The Fall of the House of Usher
Author: Edgar Allan PoeThe narrator comes to the House of Usher to visit his sick childhood friend Roderick Usher. Roderick Usher wrote to him that he has a disease of the mind and needs help. The narrator stands outside and watches the vast edifice of the Usher house.
Roderick and his sister are the last of the Usher bloodline, and the family was famous for their dedication to all forms of arts – painting, music, literature.
The narrator meets Roderick and finds him ill. Roderick explains that he has become super sensitive to things like sound, light, and taste; he assumes that he will die soon. He also says that his sister, Madeline suffers from catalepsy, a disease that gives seizures. He says that she will die soon and also says that this mansion is sentient, which means it can feel things. The narrator feels the negativity and tries to help Roderick get off this feeling by spending time on the arts.

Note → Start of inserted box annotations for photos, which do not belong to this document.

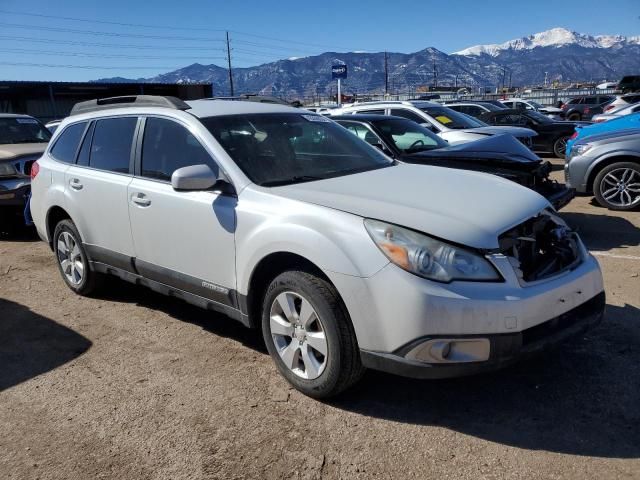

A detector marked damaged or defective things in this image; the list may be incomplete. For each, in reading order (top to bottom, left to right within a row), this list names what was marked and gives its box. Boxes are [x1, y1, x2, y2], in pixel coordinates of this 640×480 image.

damaged front end [498, 211, 584, 284]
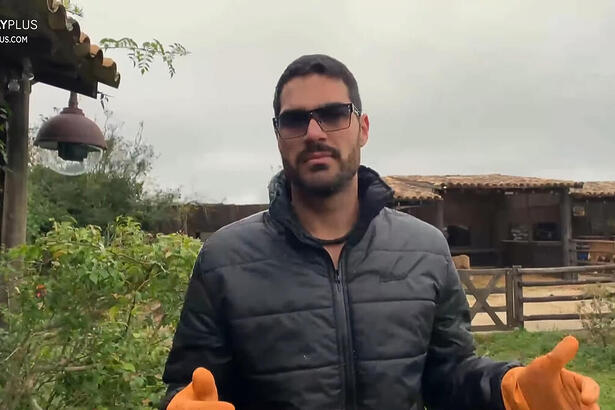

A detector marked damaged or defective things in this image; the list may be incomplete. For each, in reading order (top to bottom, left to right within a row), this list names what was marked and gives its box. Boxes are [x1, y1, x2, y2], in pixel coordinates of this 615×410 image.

rusty lamp shade [34, 92, 106, 175]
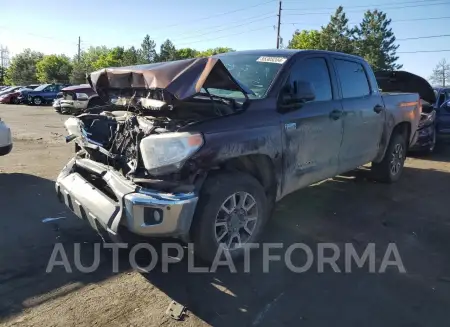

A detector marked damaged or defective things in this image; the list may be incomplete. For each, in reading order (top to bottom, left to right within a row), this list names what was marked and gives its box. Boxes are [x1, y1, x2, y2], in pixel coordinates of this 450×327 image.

crumpled hood [87, 56, 253, 100]
crumpled hood [376, 71, 436, 105]
damaged toyota tundra [55, 50, 426, 262]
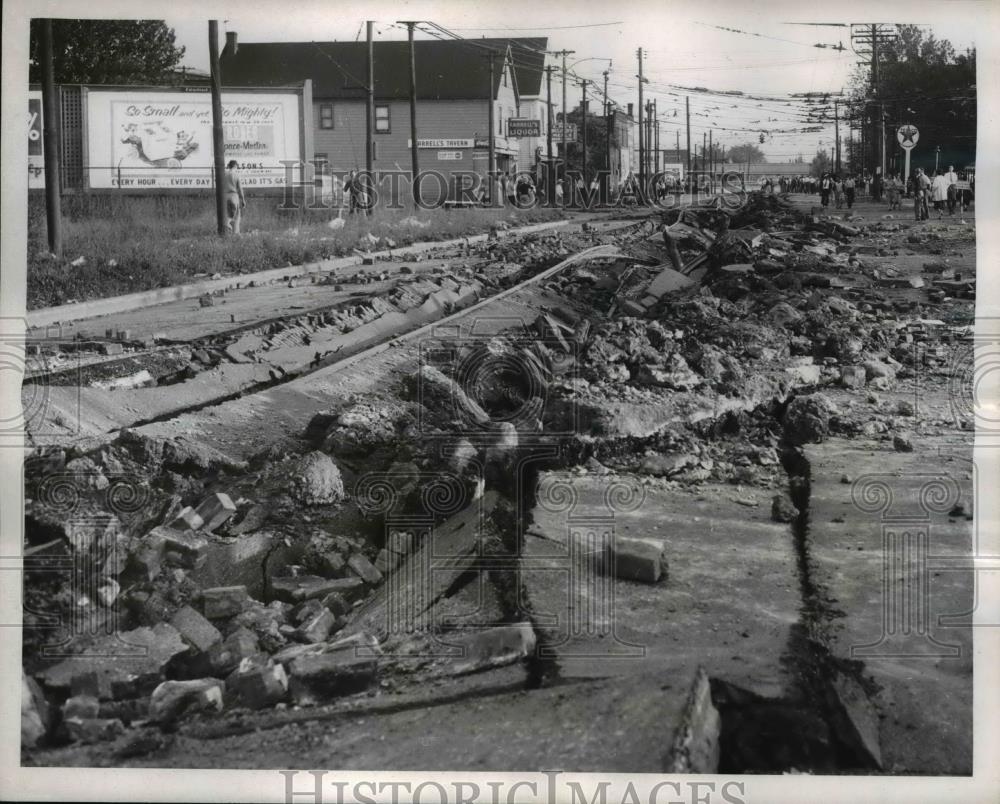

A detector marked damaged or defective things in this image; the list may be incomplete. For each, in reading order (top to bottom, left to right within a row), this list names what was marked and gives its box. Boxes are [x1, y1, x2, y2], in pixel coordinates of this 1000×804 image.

But one day Roderick tells the narrator that Madeline is dead. The narrator and Roderick entomb Madeline’s body in a vault under the mansion.
One week later, a storm brews up, and both the friends are unable to sleep. They decide to read a book and pass the night. But as the narrator starts reading it aloud, all the sounds start resounding from somewhere down the mansion. Roderick Usher freaks out and shouts that they had buried Madeline while she was still alive, and now she’s coming for him.
The doors open with a bang, and they see Madeline standing there. She jumps on Usher, who gives a painful cry and dies along with his twin sister. The narrator runs away in horror. As he looks back, he finds the House of Usher cracking and sinking into the dark.